Je lui tends son plateau qu'elle place sur ses genoux en le regardant plusieurs minutes pendant que j'avale le mien sans retenu.

Elle ne touche pas à son plateau tandis que j'ai finis le mien. Mais qu'est-ce qu'elle attend ?

— Avale ton plateau je n'ai pas payé le petit déjeuner pour rien.

— Je n'ai pas faim tu ne veux pas le prendre ? Marmonna-t-elle.

— Non, maintenant tu bouffe ce n'est pas un repas qui va te faire grossir et ça te ferais pas de mal de te remplumer.

J'ai été un peu trop direct, je vois bien que sur son visage je l'ai blessé mais il faut qu'elle mange. Elle n'est pas mince mais maigre même si elle le cache bien avec ses habit.

Elle finit par croquet la pomme après dix bonne minutes de négociations.

PDV Mae:

Je porte un croc dans la pomme juteuse mais le dégoût s'impose dans ma gorge qui se noue.

Je le cache et finit par avaler cinq bon croc dans cette fichu pomme. Sous le regard désapprobateur de l'aigri.

Après ça je descends les plateaux à l'accueil et remonte aux toilettes fermant à clé derrière moi.
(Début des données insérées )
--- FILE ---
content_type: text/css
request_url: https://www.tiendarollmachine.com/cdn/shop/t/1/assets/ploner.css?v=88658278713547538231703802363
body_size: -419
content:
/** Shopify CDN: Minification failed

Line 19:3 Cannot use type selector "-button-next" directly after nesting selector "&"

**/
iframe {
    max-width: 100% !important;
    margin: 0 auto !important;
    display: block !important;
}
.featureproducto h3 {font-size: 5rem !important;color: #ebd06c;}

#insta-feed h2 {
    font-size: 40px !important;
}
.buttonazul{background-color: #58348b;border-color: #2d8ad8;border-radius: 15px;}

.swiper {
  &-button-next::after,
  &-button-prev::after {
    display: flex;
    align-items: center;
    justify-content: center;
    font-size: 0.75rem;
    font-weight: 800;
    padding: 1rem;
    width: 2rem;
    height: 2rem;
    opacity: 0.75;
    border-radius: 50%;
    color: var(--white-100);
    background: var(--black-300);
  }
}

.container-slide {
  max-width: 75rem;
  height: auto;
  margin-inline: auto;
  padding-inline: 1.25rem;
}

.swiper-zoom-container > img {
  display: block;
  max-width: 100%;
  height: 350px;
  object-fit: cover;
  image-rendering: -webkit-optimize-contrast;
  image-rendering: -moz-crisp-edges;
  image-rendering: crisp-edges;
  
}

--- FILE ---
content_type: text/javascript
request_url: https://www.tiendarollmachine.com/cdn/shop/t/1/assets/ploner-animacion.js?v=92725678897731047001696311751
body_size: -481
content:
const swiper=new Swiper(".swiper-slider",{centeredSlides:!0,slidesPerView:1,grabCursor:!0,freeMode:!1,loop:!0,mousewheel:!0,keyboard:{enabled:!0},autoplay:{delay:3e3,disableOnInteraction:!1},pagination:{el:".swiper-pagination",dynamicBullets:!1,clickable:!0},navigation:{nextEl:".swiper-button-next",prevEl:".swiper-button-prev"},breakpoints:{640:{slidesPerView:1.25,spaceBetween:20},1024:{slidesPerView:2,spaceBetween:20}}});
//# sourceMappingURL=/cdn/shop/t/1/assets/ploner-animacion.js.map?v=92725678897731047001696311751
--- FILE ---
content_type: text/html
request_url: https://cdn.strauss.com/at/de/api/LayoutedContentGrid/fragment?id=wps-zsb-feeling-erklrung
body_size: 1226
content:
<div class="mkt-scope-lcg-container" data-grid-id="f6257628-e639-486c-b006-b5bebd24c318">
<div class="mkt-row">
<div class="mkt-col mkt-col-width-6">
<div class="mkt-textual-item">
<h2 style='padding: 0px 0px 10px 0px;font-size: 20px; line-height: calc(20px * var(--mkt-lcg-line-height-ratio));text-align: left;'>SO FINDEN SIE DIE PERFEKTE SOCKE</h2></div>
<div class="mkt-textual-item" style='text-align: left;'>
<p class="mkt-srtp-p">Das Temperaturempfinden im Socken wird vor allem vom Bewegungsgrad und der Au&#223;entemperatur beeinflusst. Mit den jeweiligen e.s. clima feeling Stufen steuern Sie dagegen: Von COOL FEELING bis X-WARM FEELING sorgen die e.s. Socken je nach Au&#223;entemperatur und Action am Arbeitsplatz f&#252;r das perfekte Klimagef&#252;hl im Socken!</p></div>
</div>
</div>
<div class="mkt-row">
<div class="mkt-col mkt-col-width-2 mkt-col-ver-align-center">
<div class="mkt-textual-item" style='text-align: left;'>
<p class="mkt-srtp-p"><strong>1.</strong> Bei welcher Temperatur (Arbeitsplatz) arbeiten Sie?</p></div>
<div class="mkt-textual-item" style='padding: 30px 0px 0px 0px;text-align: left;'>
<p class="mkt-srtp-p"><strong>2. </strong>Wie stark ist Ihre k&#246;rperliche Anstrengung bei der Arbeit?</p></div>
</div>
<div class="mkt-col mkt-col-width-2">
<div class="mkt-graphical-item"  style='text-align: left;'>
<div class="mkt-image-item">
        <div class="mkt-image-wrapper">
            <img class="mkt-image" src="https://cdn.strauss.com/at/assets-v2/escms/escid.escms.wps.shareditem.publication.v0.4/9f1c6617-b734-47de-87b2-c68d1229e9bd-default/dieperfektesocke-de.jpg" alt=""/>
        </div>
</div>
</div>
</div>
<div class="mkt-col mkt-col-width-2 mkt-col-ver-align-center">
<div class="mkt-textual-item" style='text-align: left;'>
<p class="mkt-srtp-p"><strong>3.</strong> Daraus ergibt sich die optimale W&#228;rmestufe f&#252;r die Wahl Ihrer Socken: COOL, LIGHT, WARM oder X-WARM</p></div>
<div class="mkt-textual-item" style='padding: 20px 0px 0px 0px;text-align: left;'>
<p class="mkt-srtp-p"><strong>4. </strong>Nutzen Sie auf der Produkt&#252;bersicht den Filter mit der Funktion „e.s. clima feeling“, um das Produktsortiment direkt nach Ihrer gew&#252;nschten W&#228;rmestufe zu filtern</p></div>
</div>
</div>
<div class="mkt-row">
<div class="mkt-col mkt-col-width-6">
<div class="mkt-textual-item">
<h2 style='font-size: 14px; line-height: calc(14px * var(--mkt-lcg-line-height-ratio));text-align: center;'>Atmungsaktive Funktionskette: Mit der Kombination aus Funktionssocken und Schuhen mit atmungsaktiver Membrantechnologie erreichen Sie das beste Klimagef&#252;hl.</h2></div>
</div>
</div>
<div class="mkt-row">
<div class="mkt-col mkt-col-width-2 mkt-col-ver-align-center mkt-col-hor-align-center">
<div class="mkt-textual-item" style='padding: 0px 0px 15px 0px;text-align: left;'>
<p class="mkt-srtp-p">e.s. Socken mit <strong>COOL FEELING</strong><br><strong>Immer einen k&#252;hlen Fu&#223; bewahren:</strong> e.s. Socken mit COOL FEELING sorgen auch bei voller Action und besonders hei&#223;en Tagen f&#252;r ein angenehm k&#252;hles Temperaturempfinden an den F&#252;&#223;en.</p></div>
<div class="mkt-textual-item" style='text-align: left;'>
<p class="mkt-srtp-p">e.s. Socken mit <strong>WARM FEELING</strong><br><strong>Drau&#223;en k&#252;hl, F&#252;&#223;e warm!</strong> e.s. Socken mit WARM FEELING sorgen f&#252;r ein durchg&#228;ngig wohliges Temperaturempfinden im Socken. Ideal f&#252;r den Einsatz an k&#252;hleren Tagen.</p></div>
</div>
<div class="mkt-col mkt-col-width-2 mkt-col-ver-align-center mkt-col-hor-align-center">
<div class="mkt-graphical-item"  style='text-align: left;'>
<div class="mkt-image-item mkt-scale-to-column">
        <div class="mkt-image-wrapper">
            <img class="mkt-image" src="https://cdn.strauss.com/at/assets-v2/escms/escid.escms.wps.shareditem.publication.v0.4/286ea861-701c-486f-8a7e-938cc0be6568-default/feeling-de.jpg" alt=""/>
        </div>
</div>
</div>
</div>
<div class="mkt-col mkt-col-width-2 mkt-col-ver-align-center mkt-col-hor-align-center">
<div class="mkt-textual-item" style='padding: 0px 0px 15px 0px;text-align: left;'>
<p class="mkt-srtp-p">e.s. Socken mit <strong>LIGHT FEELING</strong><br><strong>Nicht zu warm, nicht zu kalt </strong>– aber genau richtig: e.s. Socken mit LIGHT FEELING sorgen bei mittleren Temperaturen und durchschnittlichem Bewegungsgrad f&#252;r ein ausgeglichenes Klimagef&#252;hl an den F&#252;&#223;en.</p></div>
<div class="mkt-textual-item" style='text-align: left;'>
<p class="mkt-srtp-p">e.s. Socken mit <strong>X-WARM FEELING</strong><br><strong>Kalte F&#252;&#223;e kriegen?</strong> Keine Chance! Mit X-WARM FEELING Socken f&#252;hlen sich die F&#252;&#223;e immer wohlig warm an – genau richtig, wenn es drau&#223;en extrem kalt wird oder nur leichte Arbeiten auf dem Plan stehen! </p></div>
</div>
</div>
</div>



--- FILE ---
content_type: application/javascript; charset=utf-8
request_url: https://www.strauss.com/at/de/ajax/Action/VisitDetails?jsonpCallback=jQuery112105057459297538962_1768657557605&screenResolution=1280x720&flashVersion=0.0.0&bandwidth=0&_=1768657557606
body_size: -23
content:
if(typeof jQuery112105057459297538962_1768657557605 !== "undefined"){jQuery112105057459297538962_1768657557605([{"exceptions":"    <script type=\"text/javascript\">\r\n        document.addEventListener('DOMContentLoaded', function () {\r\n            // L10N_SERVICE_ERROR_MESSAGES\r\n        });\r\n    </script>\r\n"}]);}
Je m'agenouille face à la cuvette et enfonce deux doigts dans ma gorge. La douleur fait monter mes larmes tandis que je vomis le peu que j'avais dans le ventre.

Après avoir fini je tire la chasse d'eau et reste plusieurs minutes assise à même le sol. Séchant les larmes qui avaient coulé.

Je finis par sortir de la salle de bain ignorant le regard interrogatif de l'aigri de service.